--- start Source text ---

Are you boring? Seven tips for knowing if you’re boring someone.

Every Wednesday is Tip Day.
This Wednesday: Seven tips for knowing if you’re boring someone.

In one of my favorite movies, a quirky documentary called Sherman’s March, the documentary maker’s former high school teacher tells him, “As people get older, they get more like themselves. And you’re getting more boring.” I’ve never forgotten that.

Like most people, probably, I have several pet subjects that I love to talk about – subjects that are sometimes interesting to other people, and sometimes not. Don’t get me started on happiness, or obesity, or children’s literature, or Winston Churchill, unless you really want to talk about it. (I do manage to be very disciplined about not talking about my children too much.)

I’ve developed a list of signs to look for, as indicators that I might be boring someone. Just because a person isn’t actually walking away or changing the subject doesn’t mean that that person is genuinely engaged in a conversation. One challenge is that the more socially adept a person is, the better he or she is at hiding boredom. It’s a rare person, however, who can truly look fascinated while stifling a yawn.

Here are the factors I watch, when trying to figure out if I’m connecting with someone. These are utterly unscientific – I’m sure someone has made a proper study of this, but these are just my observations (mostly from noting how I behave when I’m bored and trying to hide it):

1. Repeated, perfunctory responses. A person who says, “Oh really? Oh really? That’s interesting. Oh really?” is probably not too engaged.

--- end Source text ---

▶ [Stated exercise a]
In the post on boring someone, what did the documentary maker's former high school teacher say happens to people as they get older?
The listing and the text are unrelated to each other.

--- start Listed entries ---

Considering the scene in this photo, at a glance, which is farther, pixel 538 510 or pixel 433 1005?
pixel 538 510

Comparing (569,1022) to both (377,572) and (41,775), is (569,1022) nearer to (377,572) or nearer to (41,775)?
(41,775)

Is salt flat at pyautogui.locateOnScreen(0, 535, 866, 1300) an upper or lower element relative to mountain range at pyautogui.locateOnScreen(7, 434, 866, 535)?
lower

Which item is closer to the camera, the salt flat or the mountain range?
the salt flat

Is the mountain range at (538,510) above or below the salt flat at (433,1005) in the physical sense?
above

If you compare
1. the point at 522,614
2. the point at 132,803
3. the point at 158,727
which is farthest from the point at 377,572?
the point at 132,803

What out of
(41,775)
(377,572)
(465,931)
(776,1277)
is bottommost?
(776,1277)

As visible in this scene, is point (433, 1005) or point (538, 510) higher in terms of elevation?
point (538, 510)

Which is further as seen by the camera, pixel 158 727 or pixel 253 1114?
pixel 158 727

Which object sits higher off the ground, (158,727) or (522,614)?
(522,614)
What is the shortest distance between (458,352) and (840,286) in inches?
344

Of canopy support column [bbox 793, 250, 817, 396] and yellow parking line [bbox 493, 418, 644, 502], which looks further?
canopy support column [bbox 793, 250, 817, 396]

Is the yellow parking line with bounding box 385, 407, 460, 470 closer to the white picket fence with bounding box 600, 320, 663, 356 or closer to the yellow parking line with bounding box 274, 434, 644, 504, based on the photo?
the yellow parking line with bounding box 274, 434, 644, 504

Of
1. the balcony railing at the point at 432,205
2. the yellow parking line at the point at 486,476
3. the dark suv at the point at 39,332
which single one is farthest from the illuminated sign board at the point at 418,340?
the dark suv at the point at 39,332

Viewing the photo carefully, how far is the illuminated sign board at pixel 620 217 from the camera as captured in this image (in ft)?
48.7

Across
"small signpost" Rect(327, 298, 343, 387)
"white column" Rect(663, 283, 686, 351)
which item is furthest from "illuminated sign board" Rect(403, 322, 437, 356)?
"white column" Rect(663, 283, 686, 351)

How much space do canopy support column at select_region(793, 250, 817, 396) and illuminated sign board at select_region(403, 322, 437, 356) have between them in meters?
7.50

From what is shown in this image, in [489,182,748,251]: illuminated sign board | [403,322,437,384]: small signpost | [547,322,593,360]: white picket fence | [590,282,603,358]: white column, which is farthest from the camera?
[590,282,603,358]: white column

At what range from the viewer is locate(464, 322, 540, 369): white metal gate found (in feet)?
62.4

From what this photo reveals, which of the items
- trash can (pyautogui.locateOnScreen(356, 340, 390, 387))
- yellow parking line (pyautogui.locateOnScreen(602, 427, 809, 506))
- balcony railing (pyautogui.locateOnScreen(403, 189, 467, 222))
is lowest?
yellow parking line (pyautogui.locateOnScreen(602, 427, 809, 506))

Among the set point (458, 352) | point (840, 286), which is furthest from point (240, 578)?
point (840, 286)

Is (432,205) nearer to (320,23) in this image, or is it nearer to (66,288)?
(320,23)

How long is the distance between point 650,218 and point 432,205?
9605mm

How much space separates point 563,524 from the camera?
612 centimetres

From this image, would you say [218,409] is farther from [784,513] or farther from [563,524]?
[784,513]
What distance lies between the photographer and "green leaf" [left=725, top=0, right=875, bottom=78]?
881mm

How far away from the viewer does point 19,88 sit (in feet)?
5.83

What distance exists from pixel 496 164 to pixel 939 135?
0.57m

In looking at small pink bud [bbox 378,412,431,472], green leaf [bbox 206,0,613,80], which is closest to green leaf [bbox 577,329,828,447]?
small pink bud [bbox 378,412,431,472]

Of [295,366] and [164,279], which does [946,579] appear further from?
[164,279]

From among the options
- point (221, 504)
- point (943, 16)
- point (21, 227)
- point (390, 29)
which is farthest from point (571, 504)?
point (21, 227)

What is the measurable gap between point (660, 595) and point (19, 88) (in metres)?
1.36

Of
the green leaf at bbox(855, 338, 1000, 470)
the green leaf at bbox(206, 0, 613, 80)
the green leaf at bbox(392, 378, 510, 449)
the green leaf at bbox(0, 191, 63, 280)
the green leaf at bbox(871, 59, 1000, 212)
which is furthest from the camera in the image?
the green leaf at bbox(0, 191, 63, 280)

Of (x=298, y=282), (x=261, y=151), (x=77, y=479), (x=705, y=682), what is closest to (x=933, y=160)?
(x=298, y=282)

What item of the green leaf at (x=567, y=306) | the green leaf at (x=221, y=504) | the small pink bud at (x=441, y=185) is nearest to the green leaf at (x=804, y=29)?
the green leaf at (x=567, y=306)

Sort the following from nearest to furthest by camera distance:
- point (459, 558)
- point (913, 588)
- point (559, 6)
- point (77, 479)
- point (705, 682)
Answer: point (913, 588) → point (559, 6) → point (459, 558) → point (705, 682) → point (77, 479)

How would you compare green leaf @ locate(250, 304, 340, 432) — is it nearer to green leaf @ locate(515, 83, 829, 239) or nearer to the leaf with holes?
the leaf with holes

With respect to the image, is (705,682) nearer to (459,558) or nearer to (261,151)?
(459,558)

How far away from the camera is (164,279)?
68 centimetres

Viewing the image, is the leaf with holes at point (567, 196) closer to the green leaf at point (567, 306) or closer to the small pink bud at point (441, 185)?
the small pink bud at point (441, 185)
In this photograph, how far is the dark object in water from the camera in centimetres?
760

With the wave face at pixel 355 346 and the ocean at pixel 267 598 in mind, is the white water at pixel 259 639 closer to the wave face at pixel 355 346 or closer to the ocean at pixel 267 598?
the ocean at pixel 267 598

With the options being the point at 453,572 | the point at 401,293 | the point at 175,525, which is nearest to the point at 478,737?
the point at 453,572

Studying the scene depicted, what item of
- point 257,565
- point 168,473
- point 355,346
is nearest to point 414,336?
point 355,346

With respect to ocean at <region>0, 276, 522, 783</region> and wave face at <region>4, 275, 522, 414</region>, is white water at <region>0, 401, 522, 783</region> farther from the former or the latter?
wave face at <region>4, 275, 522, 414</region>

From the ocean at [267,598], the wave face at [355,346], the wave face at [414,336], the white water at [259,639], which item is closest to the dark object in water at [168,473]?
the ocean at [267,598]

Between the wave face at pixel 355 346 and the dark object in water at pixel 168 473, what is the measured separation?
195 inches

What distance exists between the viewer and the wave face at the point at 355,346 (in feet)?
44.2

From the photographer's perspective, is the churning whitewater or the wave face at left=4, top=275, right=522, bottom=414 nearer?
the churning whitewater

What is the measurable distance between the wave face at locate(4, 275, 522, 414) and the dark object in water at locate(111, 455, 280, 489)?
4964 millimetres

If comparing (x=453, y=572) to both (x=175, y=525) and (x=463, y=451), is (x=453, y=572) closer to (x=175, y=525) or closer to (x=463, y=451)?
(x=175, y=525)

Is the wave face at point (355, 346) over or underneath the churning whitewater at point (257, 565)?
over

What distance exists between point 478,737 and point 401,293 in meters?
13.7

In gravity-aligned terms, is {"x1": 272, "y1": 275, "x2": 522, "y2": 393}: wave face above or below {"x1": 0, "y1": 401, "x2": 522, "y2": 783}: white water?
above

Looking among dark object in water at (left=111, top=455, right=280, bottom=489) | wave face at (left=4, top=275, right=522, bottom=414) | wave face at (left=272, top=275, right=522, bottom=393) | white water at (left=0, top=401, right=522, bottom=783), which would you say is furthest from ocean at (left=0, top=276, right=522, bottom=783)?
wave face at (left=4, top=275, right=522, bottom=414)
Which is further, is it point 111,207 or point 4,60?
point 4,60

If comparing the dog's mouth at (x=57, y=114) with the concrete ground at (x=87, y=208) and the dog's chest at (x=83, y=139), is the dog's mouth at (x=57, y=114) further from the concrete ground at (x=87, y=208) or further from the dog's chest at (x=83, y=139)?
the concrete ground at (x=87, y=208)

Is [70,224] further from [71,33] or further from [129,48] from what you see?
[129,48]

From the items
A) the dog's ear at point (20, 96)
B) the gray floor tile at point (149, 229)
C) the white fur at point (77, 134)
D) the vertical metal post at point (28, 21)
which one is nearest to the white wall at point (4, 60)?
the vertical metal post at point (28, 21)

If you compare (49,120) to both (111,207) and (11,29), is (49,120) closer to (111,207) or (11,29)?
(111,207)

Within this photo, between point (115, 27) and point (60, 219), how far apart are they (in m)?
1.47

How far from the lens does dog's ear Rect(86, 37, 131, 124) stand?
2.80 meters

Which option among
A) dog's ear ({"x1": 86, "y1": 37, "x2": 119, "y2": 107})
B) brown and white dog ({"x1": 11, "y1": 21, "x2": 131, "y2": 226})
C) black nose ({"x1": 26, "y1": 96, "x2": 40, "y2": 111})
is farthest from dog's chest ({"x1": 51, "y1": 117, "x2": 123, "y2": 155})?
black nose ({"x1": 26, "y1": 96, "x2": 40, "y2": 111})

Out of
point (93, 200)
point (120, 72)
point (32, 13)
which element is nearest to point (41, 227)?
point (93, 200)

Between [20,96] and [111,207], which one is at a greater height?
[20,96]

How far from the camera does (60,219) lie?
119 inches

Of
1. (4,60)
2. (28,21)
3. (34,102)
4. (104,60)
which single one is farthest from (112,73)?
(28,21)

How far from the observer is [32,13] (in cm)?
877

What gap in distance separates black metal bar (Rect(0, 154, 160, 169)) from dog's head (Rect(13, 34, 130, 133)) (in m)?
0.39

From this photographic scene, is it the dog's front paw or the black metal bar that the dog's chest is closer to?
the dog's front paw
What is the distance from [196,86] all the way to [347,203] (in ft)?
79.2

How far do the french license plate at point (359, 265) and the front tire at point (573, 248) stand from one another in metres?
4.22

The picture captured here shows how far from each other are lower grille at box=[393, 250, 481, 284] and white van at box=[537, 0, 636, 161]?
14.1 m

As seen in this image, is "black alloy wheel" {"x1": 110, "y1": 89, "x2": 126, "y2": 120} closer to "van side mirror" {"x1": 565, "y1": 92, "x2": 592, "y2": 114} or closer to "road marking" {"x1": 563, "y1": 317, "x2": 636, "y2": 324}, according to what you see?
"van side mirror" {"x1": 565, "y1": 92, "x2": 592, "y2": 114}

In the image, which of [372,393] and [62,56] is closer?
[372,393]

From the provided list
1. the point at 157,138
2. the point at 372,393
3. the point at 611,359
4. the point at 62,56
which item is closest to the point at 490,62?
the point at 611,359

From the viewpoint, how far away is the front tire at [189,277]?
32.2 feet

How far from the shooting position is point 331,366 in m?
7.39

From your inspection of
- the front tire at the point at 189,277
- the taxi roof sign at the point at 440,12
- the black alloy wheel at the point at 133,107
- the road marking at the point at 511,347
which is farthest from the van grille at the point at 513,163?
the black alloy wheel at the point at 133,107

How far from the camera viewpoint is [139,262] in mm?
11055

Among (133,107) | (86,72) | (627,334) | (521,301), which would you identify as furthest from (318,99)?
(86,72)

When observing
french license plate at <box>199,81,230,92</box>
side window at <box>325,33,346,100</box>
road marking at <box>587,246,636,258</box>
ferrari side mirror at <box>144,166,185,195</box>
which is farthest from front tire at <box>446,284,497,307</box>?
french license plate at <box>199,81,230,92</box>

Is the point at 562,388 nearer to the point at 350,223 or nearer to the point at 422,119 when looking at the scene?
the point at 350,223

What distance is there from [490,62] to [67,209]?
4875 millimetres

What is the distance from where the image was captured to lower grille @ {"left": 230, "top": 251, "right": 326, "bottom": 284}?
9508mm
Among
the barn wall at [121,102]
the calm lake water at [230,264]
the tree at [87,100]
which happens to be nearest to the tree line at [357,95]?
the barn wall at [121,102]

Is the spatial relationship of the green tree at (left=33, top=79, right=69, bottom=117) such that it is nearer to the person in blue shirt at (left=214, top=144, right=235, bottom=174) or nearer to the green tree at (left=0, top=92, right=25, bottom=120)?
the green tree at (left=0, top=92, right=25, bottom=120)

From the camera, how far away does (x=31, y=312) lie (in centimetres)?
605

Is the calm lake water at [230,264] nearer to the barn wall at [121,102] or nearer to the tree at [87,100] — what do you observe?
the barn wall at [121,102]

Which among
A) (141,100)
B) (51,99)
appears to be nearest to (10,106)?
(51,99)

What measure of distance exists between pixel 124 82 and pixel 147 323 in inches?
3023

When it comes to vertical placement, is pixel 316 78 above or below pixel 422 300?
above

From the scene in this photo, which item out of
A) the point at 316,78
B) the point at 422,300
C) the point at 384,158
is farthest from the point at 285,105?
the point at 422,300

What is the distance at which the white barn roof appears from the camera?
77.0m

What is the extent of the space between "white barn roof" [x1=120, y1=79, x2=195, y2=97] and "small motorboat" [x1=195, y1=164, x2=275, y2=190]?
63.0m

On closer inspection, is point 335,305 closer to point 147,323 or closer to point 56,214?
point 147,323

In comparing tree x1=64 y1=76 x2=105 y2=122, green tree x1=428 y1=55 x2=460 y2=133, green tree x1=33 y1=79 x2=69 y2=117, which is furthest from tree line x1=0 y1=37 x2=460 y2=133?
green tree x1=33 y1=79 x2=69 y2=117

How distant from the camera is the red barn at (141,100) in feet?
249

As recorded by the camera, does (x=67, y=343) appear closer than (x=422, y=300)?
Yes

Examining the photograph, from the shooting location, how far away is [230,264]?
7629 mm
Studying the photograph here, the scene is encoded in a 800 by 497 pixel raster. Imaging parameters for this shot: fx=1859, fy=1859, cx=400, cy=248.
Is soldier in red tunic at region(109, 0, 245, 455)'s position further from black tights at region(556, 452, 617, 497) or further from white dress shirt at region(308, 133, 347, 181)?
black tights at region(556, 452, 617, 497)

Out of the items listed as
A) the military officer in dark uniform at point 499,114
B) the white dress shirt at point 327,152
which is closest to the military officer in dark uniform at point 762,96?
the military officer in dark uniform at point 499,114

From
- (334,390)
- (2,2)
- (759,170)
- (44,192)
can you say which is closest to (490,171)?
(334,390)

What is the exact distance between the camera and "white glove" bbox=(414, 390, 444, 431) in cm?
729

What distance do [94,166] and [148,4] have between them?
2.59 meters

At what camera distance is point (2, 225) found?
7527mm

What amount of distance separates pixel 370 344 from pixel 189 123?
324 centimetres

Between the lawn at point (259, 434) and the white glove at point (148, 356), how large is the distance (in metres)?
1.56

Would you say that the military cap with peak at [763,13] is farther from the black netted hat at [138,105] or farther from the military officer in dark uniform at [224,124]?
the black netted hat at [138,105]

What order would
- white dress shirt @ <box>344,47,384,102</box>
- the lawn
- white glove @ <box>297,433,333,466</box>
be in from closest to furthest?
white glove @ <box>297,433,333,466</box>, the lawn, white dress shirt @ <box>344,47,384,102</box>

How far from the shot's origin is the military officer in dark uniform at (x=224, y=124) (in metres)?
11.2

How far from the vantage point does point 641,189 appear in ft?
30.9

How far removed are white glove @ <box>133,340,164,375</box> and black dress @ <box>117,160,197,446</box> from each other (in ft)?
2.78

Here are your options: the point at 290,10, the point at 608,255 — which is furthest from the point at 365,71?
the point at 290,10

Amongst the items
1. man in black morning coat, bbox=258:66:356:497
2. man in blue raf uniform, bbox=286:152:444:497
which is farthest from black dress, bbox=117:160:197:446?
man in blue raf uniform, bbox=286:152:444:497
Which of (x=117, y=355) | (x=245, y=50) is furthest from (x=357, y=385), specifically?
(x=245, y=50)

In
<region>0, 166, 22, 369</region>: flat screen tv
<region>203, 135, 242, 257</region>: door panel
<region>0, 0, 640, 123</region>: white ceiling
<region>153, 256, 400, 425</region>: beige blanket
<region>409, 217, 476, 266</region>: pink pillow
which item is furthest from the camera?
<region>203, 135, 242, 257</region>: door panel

--- end Listed entries ---

▶ [Stated exercise b]
Please format the listing as a JSON list of strings, one string per line and blank lines omitted, starting at the line containing "Amongst the items" and continuing through the end of the listing.

▶ [Expected output a]
They get more like themselves.

▶ [Expected output b]
[
  "Amongst the items",
  "1. man in black morning coat, bbox=258:66:356:497",
  "2. man in blue raf uniform, bbox=286:152:444:497",
  "which is farthest from black dress, bbox=117:160:197:446?",
  "man in blue raf uniform, bbox=286:152:444:497",
  "Which of (x=117, y=355) | (x=245, y=50) is furthest from (x=357, y=385), specifically?",
  "(x=245, y=50)",
  "In",
  "<region>0, 166, 22, 369</region>: flat screen tv",
  "<region>203, 135, 242, 257</region>: door panel",
  "<region>0, 0, 640, 123</region>: white ceiling",
  "<region>153, 256, 400, 425</region>: beige blanket",
  "<region>409, 217, 476, 266</region>: pink pillow",
  "which item is furthest from the camera?",
  "<region>203, 135, 242, 257</region>: door panel"
]